[PROBLEM DESCRIPTION] Reproduce the biography of Lindsay Hunter below word for word, in full.

[SUPPLIED TEXT]
==========

Lindsay Hunter served CARTA in the role of Community Engagement & Advancement Director from October 12, 2019, through May 8, 2024. Lindsay is trained in Biological Anthropology (specializing in human evolutionary anatomy and Pleistocene hominin evolution), though her current academic interests are within the following domains: how scientific collaboration networks impact epistemology; STEM history; UNESCO World Heritage Site management and local tourism; and the development of Public Palaeoanthropology as a community enterprise. She strives to co-interpret and apply the sometimes arcane subject of deep hominin history in relatable, practical ways that improve understanding and empathy in the present with the goal of that ultimately contributing to a more equitable future for our species.
Lindsay received her Master’s degree in Biological Anthropology from the University of Iowa in 2004, and has studied fossil and human bone collections across five continents with major grant support from the National Science Foundation (United States) and the Wenner-Gren Foundation for Anthropological Research. She has been an Honorary Research Fellow of the Evolutionary Studies Institute (ESI) at the University of the Witwatersrand (Wits) since 2013, and pursued postgraduate research within the Wits School of Geography, Archaeology and Environmental Studies from 2017-2021 under the supervision of Amanda Esterhuysen, PhD (GAES), and Bernhard Zipfel, MD, PhD (ESI).

==========

[RECORDED INFORMATION]
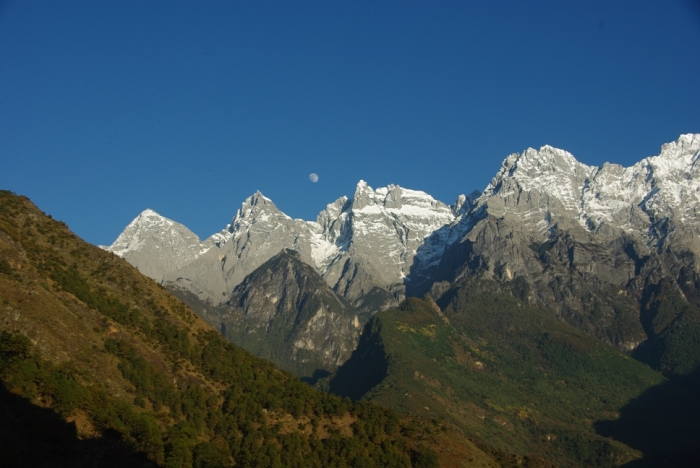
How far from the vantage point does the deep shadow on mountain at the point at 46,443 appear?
81312mm

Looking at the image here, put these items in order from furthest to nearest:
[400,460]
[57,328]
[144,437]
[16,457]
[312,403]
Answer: [312,403], [400,460], [57,328], [144,437], [16,457]

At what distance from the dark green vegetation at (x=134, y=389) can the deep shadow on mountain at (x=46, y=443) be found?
0.20 m

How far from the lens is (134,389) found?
389ft

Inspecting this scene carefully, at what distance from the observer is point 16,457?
259 feet

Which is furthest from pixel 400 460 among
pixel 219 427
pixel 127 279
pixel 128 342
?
pixel 127 279

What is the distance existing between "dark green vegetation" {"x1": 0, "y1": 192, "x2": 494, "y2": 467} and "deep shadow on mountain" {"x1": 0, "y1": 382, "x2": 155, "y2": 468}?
204mm

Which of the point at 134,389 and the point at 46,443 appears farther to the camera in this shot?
the point at 134,389

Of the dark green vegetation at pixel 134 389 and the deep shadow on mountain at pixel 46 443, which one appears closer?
the deep shadow on mountain at pixel 46 443

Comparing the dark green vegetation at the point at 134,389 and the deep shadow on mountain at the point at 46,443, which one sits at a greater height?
the dark green vegetation at the point at 134,389

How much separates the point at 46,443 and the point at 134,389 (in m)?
31.3

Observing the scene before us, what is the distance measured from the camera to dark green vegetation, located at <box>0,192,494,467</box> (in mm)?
96312

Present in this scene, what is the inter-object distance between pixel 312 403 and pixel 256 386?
1076 centimetres

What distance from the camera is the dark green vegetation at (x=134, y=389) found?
9631 cm

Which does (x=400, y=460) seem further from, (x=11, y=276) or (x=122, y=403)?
(x=11, y=276)
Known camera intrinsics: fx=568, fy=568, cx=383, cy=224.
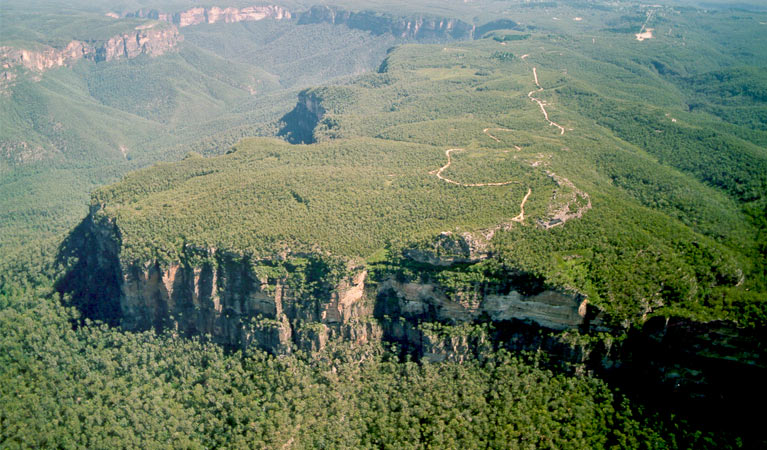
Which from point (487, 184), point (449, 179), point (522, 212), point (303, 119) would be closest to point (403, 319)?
point (522, 212)

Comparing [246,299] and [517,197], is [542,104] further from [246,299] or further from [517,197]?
[246,299]

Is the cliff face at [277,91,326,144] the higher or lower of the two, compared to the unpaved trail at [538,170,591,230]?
lower

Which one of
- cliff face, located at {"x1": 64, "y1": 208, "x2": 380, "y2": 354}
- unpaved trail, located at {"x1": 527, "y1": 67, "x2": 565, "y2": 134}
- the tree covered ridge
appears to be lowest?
cliff face, located at {"x1": 64, "y1": 208, "x2": 380, "y2": 354}

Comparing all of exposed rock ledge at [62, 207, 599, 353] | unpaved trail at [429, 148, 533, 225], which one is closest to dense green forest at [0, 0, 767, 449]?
unpaved trail at [429, 148, 533, 225]

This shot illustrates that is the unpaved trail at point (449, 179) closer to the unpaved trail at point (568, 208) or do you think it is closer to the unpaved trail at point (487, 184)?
the unpaved trail at point (487, 184)

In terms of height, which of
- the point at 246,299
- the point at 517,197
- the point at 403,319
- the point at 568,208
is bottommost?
the point at 246,299

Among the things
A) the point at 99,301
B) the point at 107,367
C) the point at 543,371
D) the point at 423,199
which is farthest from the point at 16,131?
the point at 543,371

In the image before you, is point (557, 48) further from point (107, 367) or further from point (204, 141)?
point (107, 367)

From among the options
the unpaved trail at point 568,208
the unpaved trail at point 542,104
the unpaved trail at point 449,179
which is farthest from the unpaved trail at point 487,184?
the unpaved trail at point 542,104

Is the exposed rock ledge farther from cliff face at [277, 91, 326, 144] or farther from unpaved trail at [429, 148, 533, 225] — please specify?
cliff face at [277, 91, 326, 144]

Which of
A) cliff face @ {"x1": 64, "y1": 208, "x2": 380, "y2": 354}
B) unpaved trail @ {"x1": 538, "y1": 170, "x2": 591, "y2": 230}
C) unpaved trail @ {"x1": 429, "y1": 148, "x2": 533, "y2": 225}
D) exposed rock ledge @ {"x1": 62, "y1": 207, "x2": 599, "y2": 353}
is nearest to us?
exposed rock ledge @ {"x1": 62, "y1": 207, "x2": 599, "y2": 353}

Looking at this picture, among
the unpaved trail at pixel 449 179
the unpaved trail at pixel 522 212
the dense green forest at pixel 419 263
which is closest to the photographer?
the dense green forest at pixel 419 263
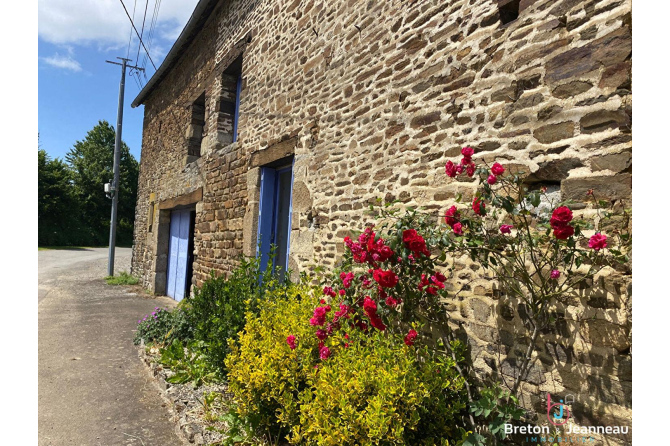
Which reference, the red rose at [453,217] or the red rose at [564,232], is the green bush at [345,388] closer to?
the red rose at [453,217]

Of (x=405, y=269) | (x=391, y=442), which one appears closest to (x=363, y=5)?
(x=405, y=269)

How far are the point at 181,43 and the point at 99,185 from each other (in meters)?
30.2

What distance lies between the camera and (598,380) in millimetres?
2137

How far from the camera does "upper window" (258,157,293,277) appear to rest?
5555 mm

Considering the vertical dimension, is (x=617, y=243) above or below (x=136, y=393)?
above

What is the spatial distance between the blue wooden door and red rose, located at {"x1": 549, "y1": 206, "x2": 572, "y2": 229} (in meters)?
7.95

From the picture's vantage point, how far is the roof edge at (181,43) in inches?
303

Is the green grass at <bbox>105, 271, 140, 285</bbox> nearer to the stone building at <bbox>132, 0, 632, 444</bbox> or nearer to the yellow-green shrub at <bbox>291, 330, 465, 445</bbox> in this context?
the stone building at <bbox>132, 0, 632, 444</bbox>

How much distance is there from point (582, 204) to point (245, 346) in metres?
2.47

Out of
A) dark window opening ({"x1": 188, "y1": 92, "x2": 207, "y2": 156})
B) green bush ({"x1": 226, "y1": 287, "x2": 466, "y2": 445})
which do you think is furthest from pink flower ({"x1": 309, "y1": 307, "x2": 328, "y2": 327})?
dark window opening ({"x1": 188, "y1": 92, "x2": 207, "y2": 156})

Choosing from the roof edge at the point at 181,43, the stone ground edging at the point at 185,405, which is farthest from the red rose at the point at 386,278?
the roof edge at the point at 181,43

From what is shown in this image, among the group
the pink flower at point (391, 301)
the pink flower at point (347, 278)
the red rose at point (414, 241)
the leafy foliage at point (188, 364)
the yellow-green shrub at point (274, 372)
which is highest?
the red rose at point (414, 241)

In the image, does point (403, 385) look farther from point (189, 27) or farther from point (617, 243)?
point (189, 27)

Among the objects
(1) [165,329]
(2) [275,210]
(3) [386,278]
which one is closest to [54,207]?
(1) [165,329]
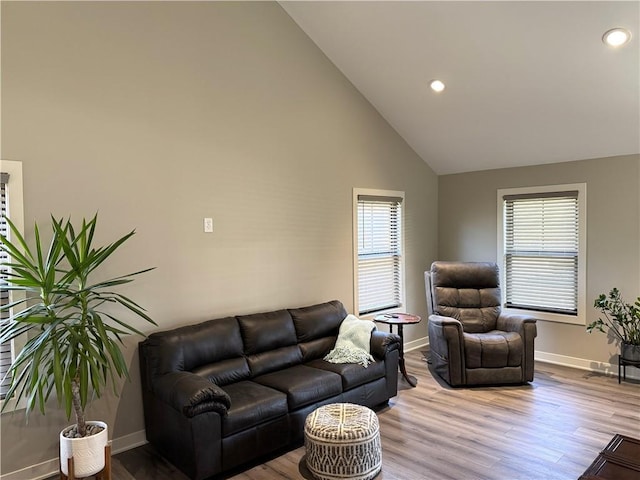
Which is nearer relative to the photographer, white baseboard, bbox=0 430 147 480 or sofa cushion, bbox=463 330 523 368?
white baseboard, bbox=0 430 147 480

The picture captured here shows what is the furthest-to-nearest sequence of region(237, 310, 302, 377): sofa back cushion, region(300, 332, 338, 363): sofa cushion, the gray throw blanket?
region(300, 332, 338, 363): sofa cushion < the gray throw blanket < region(237, 310, 302, 377): sofa back cushion

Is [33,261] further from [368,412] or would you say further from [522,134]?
[522,134]

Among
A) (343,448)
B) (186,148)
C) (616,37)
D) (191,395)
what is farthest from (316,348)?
(616,37)

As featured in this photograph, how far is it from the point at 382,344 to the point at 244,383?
124cm

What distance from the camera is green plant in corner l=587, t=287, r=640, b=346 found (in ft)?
14.1

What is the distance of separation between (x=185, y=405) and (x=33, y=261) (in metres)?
1.29

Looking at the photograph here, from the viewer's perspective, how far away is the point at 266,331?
368 centimetres

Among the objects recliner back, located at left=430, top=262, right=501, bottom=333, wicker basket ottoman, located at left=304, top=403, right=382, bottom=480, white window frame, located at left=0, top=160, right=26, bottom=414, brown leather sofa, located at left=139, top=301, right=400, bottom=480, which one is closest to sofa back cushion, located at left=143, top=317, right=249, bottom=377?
brown leather sofa, located at left=139, top=301, right=400, bottom=480

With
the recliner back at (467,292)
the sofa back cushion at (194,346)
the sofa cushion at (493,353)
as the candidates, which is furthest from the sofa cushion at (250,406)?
the recliner back at (467,292)

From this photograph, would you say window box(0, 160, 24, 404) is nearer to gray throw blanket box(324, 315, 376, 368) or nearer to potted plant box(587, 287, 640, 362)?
gray throw blanket box(324, 315, 376, 368)

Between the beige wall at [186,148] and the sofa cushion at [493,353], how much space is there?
140 centimetres

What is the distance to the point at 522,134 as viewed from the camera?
4.74m

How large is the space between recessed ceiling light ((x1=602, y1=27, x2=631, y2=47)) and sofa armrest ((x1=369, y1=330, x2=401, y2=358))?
114 inches

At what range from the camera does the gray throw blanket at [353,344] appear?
12.3 ft
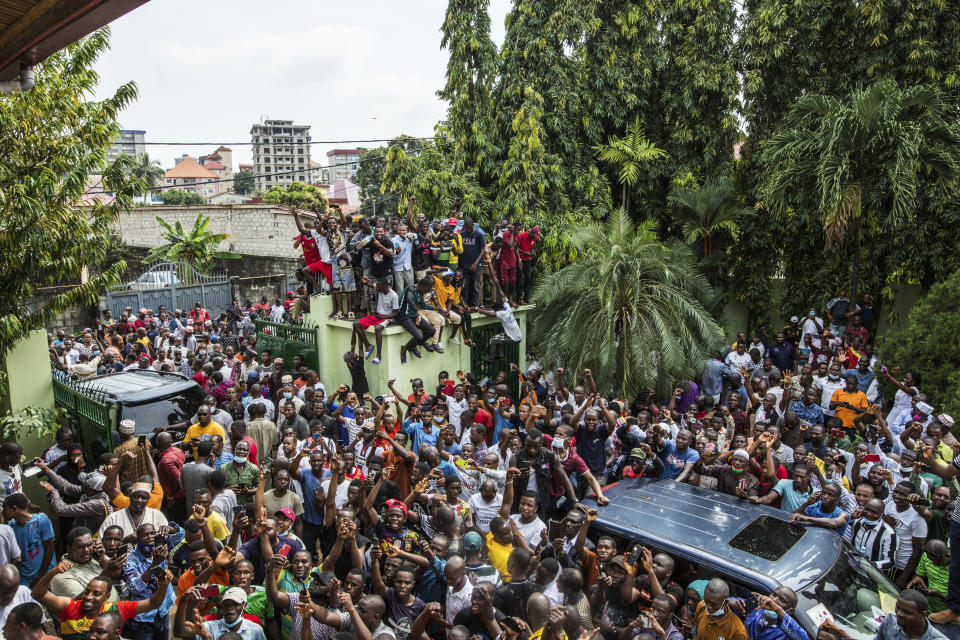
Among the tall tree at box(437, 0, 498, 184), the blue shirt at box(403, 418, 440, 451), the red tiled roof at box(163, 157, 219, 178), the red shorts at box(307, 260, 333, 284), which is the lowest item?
the blue shirt at box(403, 418, 440, 451)

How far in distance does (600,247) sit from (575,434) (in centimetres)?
492

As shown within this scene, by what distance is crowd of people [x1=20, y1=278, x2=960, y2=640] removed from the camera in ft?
14.4

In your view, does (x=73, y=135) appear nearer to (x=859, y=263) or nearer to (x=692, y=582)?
(x=692, y=582)

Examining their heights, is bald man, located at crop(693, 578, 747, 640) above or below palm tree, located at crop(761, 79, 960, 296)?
below

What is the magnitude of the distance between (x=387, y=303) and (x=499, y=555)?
Answer: 5615 mm

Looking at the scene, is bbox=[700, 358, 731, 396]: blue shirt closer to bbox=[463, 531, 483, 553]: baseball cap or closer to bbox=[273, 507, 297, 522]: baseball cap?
bbox=[463, 531, 483, 553]: baseball cap

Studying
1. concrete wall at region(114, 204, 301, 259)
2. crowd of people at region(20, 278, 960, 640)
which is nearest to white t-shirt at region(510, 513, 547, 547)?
crowd of people at region(20, 278, 960, 640)

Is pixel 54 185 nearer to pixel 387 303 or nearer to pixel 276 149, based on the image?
pixel 387 303

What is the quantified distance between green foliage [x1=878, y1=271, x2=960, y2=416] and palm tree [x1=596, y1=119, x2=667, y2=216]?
6.31m

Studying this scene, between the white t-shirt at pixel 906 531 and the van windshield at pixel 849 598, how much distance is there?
32.8 inches

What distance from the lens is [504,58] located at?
15281 millimetres

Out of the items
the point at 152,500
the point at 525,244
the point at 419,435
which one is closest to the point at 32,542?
the point at 152,500

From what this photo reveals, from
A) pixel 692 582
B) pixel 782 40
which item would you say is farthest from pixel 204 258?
pixel 692 582

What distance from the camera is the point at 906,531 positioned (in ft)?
19.1
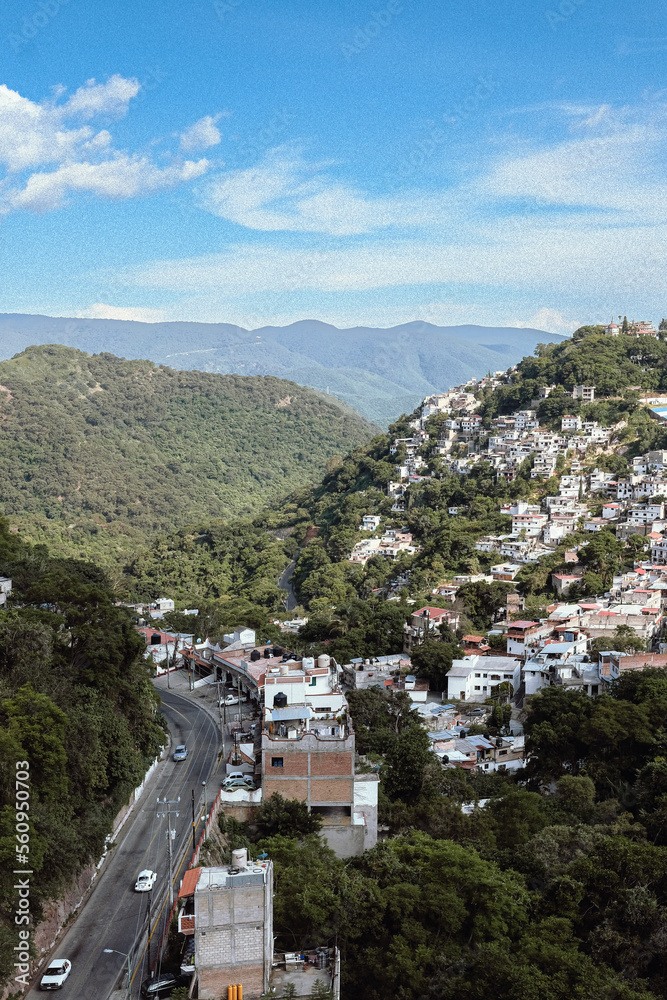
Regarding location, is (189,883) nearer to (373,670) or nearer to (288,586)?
(373,670)

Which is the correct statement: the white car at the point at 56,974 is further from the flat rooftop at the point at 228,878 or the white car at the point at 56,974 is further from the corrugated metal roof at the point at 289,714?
the corrugated metal roof at the point at 289,714

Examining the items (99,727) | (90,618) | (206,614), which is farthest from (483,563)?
(99,727)

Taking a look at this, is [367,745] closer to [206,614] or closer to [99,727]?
[99,727]

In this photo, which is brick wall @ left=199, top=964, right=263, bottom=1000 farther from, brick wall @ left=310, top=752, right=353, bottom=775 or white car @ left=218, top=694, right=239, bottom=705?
white car @ left=218, top=694, right=239, bottom=705

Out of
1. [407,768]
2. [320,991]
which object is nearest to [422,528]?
[407,768]

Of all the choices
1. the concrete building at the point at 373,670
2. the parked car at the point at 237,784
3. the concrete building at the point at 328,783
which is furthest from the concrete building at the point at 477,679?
the parked car at the point at 237,784

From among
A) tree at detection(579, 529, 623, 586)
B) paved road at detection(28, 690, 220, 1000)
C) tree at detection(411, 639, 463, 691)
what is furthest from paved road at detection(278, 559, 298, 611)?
paved road at detection(28, 690, 220, 1000)

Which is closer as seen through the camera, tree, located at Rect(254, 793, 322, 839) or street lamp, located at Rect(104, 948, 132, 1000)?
street lamp, located at Rect(104, 948, 132, 1000)
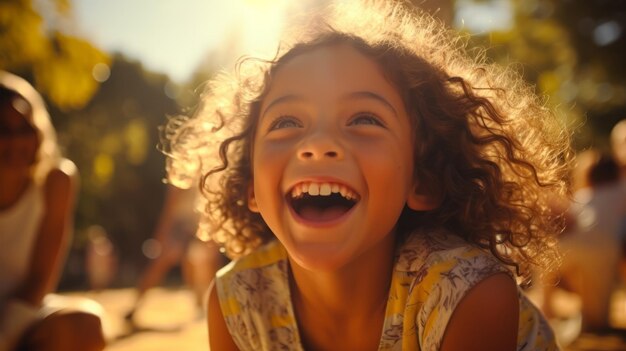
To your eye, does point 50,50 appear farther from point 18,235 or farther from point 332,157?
point 332,157

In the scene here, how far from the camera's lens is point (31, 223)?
3391 mm

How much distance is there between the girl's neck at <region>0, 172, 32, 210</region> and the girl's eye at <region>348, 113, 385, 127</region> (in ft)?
6.89

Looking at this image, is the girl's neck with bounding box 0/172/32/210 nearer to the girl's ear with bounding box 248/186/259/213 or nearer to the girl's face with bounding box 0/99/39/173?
the girl's face with bounding box 0/99/39/173

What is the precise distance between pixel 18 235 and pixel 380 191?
2.18 metres

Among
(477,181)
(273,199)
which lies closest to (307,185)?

==========

[SOLVED EXERCISE]
Lindsay Hunter served CARTA in the role of Community Engagement & Advancement Director from October 12, 2019, through May 8, 2024. Lindsay is trained in Biological Anthropology (specializing in human evolutionary anatomy and Pleistocene hominin evolution), though her current academic interests are within the following domains: how scientific collaboration networks impact epistemology; STEM history; UNESCO World Heritage Site management and local tourism; and the development of Public Palaeoanthropology as a community enterprise. She strives to co-interpret and apply the sometimes arcane subject of deep hominin history in relatable, practical ways that improve understanding and empathy in the present with the goal of that ultimately contributing to a more equitable future for our species.
Lindsay received her Master’s degree in Biological Anthropology from the University of Iowa in 2004, and has studied fossil and human bone collections across five continents with major grant support from the National Science Foundation (United States) and the Wenner-Gren Foundation for Anthropological Research. She has been an Honorary Research Fellow of the Evolutionary Studies Institute (ESI) at the University of the Witwatersrand (Wits) since 2013, and pursued postgraduate research within the Wits School of Geography, Archaeology and Environmental Studies from 2017-2021 under the supervision of Amanda Esterhuysen, PhD (GAES), and Bernhard Zipfel, MD, PhD (ESI).